Perguntas a responder →
1. Transcreva do trecho da Metafísica a parte que vai de "Por exemplo, julga-se" até "essência é uma.".
2. Retome o trecho da Metafísica logo após a última frase apresentada e continue-o.

═════ Texto para leitura ═════

Metafísica - Livro V 9
Livro V (Delta): o dicionário filosófico de Aristóteles, com trinta termos-chave definidos um a um
O MESMO, O OUTRO, O DIFERENTE e O SEMELHANTE: quando duas coisas são idênticas, diversas, diferentes ou parecidas
Dizemos que duas coisas são 'o mesmo', em primeiro lugar, num sentido acidental. Por exemplo, 'o branco' e 'o musical' são o mesmo porque ambos são acidentes de uma mesma coisa. E 'um homem' e 'o musical' são o mesmo porque um é acidente do outro. E dizemos que 'o musical' é 'um homem' porque ser musical é um acidente do homem.
A coisa composta é a mesma que cada uma das simples, e cada uma das simples é a mesma que ela. Pois tanto 'o homem' quanto 'o musical' são ditos os mesmos que 'o homem musical', e este é o mesmo que eles.
É por isso que nenhuma dessas afirmações vale de modo universal. Não é verdade dizer que todo homem é o mesmo que 'o musical', pois os atributos universais pertencem às coisas por causa da própria natureza delas, mas os acidentes não pertencem a elas por causa da própria natureza. Já quando se trata dos indivíduos, as afirmações valem sem restrição.
Por exemplo, julga-se que 'Sócrates' e 'Sócrates musical' sejam o mesmo. Mas 'Sócrates' não se afirma de mais de um sujeito, e por isso não dizemos 'todo Sócrates' como dizemos 'todo homem'.
Algumas coisas são ditas 'o mesmo' nesse sentido acidental. Outras são o mesmo por sua própria natureza, em tantos sentidos quantos são aqueles em que algo é 'um' por sua própria natureza. Pois dizemos que são o mesmo tanto as coisas cuja matéria é uma, seja em espécie, seja em número, quanto as coisas cuja essência é uma.

═════ Registros fornecidos ═════

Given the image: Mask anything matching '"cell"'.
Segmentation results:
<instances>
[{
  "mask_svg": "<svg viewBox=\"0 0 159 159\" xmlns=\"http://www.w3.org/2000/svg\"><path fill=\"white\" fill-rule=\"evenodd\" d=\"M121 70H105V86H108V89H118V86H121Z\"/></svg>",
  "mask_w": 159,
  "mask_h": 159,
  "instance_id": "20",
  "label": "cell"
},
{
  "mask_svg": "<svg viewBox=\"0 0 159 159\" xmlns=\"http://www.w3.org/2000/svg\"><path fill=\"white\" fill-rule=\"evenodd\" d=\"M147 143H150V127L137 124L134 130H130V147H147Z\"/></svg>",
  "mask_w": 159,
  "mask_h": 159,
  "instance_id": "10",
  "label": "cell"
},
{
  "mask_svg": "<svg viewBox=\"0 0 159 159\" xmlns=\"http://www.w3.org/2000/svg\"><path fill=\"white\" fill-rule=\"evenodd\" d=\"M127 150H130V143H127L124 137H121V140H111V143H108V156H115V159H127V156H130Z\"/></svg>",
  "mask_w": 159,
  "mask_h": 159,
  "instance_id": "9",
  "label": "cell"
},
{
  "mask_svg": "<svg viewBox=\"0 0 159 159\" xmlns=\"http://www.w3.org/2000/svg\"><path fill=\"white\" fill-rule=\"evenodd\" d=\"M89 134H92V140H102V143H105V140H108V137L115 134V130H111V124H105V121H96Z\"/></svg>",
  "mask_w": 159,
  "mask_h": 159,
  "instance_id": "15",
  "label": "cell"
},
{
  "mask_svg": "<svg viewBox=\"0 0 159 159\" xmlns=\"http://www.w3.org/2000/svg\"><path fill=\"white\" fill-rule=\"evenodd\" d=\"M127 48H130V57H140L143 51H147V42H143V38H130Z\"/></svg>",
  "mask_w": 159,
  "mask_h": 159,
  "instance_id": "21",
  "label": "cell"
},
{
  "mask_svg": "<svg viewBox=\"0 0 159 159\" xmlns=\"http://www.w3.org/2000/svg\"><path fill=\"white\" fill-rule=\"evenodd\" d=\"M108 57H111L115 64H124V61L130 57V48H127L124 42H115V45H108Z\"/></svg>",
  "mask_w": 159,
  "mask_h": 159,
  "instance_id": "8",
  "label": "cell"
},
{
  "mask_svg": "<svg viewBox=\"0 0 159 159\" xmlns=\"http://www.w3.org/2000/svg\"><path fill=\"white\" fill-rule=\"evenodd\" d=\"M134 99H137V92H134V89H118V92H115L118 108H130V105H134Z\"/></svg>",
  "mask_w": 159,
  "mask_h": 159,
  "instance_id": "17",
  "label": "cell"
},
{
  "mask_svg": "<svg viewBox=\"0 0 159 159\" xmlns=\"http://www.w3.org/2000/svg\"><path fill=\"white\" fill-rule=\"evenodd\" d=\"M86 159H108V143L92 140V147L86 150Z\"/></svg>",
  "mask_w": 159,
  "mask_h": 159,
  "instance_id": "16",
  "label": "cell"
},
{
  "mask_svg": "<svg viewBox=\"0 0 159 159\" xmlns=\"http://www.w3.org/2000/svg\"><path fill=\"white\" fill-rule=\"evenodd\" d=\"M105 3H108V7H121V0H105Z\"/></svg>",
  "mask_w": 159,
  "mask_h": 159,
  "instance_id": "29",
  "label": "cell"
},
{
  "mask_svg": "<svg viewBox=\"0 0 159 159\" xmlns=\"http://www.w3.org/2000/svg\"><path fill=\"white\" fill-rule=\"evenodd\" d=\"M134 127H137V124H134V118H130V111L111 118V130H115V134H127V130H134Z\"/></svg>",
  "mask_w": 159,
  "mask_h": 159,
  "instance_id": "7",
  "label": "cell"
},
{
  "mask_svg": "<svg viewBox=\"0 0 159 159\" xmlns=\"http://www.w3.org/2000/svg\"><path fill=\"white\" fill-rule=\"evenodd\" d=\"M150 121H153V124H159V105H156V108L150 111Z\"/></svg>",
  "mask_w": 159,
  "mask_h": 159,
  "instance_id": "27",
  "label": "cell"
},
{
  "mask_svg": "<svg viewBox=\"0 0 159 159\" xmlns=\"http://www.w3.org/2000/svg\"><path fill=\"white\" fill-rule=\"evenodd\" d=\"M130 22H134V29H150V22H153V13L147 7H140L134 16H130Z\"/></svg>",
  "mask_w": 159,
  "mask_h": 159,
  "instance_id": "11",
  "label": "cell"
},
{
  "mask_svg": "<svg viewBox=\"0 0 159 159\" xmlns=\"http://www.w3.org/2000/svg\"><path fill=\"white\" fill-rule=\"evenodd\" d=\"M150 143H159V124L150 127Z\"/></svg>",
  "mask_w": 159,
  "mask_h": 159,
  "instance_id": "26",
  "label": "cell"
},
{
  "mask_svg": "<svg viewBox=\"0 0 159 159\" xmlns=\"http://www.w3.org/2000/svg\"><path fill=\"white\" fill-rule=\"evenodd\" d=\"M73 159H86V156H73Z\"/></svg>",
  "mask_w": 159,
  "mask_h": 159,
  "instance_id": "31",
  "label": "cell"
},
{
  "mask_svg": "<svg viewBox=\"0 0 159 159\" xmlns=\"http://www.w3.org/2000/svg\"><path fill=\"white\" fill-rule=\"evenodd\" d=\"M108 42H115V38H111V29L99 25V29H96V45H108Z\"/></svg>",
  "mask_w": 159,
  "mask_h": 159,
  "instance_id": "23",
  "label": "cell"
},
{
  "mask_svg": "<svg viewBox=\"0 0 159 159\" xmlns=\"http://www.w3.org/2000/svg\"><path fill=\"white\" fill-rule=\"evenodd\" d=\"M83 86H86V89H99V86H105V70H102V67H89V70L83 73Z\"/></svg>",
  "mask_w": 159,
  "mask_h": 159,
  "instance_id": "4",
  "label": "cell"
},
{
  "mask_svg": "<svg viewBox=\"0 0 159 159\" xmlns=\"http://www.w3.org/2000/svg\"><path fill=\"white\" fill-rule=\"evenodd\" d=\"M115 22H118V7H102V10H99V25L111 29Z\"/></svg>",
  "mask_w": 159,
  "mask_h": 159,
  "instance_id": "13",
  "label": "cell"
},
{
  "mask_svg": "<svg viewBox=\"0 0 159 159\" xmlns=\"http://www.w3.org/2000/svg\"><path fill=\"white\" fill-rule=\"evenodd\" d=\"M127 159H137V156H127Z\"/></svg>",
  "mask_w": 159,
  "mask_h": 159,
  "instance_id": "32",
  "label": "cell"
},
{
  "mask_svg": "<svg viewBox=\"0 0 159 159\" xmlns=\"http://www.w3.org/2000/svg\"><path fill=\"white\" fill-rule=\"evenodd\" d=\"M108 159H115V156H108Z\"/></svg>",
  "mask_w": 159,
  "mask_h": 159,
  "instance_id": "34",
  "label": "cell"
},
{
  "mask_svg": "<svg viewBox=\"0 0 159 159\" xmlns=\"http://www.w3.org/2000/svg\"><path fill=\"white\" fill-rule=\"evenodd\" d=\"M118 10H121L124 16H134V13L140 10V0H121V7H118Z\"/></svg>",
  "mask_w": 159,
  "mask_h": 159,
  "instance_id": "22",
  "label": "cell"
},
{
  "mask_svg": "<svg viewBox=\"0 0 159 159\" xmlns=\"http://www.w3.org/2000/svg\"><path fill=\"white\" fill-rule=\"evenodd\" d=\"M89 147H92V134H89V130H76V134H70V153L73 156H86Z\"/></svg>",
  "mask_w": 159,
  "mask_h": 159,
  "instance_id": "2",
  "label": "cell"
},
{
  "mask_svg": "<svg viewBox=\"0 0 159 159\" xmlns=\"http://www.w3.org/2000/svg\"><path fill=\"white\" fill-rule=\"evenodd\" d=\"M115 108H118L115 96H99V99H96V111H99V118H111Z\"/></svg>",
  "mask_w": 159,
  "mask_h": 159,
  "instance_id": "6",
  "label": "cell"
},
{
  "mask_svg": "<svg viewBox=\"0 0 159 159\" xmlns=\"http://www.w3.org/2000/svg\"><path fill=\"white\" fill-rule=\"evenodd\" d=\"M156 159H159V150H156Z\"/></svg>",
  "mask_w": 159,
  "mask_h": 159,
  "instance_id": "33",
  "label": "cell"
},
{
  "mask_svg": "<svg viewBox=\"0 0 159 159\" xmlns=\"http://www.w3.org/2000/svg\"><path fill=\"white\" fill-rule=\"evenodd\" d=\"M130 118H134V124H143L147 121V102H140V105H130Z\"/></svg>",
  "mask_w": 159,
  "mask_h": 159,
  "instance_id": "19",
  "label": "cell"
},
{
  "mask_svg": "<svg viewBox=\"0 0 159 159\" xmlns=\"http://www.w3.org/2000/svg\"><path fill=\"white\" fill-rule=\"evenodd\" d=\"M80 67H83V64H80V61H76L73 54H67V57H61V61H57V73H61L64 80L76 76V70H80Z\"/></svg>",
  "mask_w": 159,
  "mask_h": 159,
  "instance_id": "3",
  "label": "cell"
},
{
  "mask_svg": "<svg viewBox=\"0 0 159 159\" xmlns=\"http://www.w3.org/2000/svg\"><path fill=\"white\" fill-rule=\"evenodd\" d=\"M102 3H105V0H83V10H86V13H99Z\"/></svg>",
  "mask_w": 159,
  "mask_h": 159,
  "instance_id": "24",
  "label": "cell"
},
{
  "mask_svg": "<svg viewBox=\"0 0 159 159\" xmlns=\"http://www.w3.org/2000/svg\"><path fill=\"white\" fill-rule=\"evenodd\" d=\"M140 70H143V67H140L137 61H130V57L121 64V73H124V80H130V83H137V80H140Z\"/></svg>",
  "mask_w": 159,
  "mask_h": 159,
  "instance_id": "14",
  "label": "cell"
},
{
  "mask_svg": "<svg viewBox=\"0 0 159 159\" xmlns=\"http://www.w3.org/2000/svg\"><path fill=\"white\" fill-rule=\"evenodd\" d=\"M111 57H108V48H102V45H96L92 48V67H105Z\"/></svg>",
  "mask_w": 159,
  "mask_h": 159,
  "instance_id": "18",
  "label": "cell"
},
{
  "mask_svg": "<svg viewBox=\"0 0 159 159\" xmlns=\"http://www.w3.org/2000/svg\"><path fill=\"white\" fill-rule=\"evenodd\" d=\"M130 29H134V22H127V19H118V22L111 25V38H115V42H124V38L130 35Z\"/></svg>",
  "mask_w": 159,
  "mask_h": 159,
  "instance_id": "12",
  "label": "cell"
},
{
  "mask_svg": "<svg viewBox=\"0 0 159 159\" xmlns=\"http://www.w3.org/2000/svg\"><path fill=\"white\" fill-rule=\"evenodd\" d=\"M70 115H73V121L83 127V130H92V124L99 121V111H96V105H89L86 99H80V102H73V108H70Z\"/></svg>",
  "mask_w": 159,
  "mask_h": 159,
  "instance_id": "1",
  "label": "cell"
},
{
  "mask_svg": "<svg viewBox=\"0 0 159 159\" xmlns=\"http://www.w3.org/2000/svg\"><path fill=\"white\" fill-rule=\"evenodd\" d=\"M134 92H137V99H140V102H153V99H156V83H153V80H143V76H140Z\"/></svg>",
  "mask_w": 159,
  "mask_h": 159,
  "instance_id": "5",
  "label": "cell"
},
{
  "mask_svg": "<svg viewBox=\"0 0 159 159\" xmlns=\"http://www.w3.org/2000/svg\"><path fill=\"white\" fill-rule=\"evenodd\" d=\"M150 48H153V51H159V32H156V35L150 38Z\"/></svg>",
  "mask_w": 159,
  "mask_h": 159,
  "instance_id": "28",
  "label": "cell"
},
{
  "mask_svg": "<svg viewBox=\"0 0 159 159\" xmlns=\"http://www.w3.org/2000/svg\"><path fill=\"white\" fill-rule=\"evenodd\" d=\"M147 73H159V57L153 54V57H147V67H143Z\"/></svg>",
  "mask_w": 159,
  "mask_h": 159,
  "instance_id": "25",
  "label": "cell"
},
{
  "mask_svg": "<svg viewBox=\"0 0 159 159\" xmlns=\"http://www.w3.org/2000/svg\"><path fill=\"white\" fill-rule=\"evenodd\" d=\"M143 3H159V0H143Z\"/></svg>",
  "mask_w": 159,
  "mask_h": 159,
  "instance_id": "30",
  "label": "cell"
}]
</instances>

═════

Respostas esperadas →
1.
Por exemplo, julga-se que 'Sócrates' e 'Sócrates musical' sejam o mesmo. Mas 'Sócrates' não se afirma de mais de um sujeito, e por isso não dizemos 'todo Sócrates' como dizemos 'todo homem'.
Algumas coisas são ditas 'o mesmo' nesse sentido acidental. Outras são o mesmo por sua própria natureza, em tantos sentidos quantos são aqueles em que algo é 'um' por sua própria natureza. Pois dizemos que são o mesmo tanto as coisas cuja matéria é uma, seja em espécie, seja em número, quanto as coisas cuja essência é uma.

2.
Fica claro, portanto, que a mesmidade é uma unidade do ser. Ela pode ser a unidade do ser de mais de uma coisa, ou a unidade do ser de uma única coisa quando a tratamos como se fossem mais de uma. É o que fazemos ao dizer que uma coisa é a mesma que ela própria, pois aí a tratamos como se fossem duas.
Dizemos que duas coisas são 'outra' quando seus gêneros, ou suas matérias, ou as definições de sua essência são mais de um. De modo geral, 'outro' tem sentidos opostos aos de 'o mesmo'.
A palavra 'diferente' aplica-se, em primeiro lugar, àquelas coisas que, embora sejam outras, são as mesmas sob algum aspecto, só que não as mesmas em número, e sim as mesmas em espécie, ou em gênero, ou por analogia.
Em segundo lugar, 'diferente' aplica-se às coisas cujo gênero é outro, e aos contrários, e a todas as coisas que têm sua alteridade na própria essência.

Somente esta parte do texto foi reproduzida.